Basic Qualifications:

• Bachelor’s or higher degree (Life Sciences or related field) or equivalent with3+years of experience with Vericel operations with demonstrated behaviors associated with the role (Internal) or 4+ years of experience working in a cGMP environment in the biotech or pharmaceutical industry.
• HS Diploma/GED with 4+ Years of experience with Vericel operations with demonstrated behaviors associated with the role (Internal) or with 5+ years of experience working in a cGMP environment in the biotechnology or pharmaceutical industry.
• Excellent communication skills, written and verbal.
• Experience with Microsoft Office suite.
  
  

Preferred Qualifications:

• Biotechnology certificate that includes hands-on laboratory courses.
• Experience in small scale tissue culture processing.
• Experience working within a regulated environment that is frequently audited by internal and external Agencies, such as the FDA and ISO.

Why Vericel?

• Cutting-Edge Science: Work with a leading regenerative medicine product that is transforming patient care.
• Career Growth: Be a part of a growing organization with opportunities to expand your impact.
• Collaborative Culture: Work alongside a team of dedicated professionals who are passionate about improving lives.

The hourly wage range Vericel reasonably and in good faith expects to pay for this position at the time of this posting is $31.00 to $36.00 per hour.

The actual salary offered will be determined based on factors such as the candidate’s qualifications, experience, and skills.
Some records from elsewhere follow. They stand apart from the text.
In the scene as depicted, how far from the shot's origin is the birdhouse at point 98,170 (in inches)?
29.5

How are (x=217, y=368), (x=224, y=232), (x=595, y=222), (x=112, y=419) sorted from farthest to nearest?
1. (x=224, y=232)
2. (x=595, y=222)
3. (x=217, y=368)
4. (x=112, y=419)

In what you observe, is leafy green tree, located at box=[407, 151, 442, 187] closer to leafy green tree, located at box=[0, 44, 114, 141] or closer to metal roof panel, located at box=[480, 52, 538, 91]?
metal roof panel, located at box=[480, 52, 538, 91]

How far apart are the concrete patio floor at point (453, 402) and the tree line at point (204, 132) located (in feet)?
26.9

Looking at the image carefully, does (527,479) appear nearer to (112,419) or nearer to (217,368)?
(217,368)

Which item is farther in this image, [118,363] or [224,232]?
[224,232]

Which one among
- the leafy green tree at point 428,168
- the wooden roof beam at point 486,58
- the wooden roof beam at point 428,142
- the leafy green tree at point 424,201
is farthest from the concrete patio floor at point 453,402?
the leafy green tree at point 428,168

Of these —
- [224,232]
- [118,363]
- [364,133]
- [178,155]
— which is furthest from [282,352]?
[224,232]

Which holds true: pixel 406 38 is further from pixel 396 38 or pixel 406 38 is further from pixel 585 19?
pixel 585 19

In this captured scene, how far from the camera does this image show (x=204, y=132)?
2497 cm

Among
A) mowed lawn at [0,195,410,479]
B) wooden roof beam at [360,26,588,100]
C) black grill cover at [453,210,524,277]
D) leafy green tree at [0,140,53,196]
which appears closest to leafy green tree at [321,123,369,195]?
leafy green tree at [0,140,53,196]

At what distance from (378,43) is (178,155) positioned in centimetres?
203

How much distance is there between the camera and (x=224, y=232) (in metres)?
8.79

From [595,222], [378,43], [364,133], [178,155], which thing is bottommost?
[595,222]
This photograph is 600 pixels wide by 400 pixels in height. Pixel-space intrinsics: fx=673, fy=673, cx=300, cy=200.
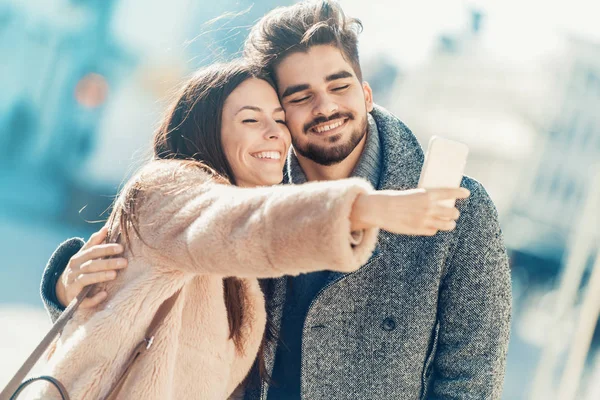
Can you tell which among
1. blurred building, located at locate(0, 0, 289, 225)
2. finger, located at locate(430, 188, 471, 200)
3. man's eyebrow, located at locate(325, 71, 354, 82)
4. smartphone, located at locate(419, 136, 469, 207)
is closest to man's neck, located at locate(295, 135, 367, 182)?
man's eyebrow, located at locate(325, 71, 354, 82)

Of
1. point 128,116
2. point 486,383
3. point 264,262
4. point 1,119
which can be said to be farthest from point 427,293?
point 1,119

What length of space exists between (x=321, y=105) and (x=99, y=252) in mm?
1158

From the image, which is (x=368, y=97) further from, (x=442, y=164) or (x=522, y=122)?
(x=522, y=122)

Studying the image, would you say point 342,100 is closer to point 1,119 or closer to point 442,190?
point 442,190

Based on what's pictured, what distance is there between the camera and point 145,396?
77.5 inches

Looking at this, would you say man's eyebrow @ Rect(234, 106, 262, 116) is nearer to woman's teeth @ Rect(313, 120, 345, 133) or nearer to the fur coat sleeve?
woman's teeth @ Rect(313, 120, 345, 133)

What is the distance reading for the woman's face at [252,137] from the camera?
2.57 metres

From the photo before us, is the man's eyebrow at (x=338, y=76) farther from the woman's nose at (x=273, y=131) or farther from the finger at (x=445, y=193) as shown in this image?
the finger at (x=445, y=193)

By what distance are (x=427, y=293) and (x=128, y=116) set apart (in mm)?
17615

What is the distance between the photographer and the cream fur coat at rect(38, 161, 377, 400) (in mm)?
1639

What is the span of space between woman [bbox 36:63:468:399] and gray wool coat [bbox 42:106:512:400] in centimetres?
31

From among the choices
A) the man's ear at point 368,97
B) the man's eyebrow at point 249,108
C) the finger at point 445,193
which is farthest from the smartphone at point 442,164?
the man's ear at point 368,97

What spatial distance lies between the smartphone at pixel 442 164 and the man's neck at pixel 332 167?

Bonus, incentive pay, equity and benefits may be provided in addition to the base compensation listed above.

In accordance with Massachusetts law, Vericel provides the pay range that it reasonably and in good faith expects to pay for a particular and specific employment position at the time of posting or offer. This range is subject to change based on business needs, market conditions, and individual qualifications. Employees and applicants may request the pay range for their position or for a position to which they are applying. Retaliation for making such a request is strictly prohibited.

EEO Statement

All applicants will receive consideration for employment without regard to their race, color, religion, sex, national origin, sexual orientation, gender identity, or protected veteran status and will receive consideration for employment and will not be discriminated against on the basis of disability. Vericel Corporation is an Equal Opportunity/Affirmative Action Employer.

Vericel Corporation is VEVRAA federal contractor and desires priority referrals of protected veterans for job openings at all locations within the state.